Your task: Nothing in the data may be altered; the answer is a verbatim copy of it.

[Collected data entries]

┏━━

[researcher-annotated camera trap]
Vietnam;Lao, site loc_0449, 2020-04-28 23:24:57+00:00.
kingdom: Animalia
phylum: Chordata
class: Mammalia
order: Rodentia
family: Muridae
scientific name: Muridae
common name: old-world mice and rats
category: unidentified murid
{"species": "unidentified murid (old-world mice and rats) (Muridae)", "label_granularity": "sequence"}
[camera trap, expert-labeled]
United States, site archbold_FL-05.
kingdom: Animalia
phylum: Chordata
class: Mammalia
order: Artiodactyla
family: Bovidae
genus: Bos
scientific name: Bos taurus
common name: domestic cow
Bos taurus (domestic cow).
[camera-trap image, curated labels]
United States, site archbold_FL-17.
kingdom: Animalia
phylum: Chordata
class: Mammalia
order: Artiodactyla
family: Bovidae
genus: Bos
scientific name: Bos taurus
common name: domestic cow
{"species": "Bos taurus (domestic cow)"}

┗━━

Task answer:
[researcher-annotated camera trap]
Vietnam;Lao, site loc_0449, 2020-04-28 23:24:57+00:00.
kingdom: Animalia
phylum: Chordata
class: Mammalia
order: Rodentia
family: Muridae
scientific name: Muridae
common name: old-world mice and rats
category: unidentified murid
{"species": "unidentified murid (old-world mice and rats) (Muridae)", "label_granularity": "sequence"}
[camera trap, expert-labeled]
United States, site archbold_FL-05.
kingdom: Animalia
phylum: Chordata
class: Mammalia
order: Artiodactyla
family: Bovidae
genus: Bos
scientific name: Bos taurus
common name: domestic cow
Bos taurus (domestic cow).
[camera-trap image, curated labels]
United States, site archbold_FL-17.
kingdom: Animalia
phylum: Chordata
class: Mammalia
order: Artiodactyla
family: Bovidae
genus: Bos
scientific name: Bos taurus
common name: domestic cow
{"species": "Bos taurus (domestic cow)"}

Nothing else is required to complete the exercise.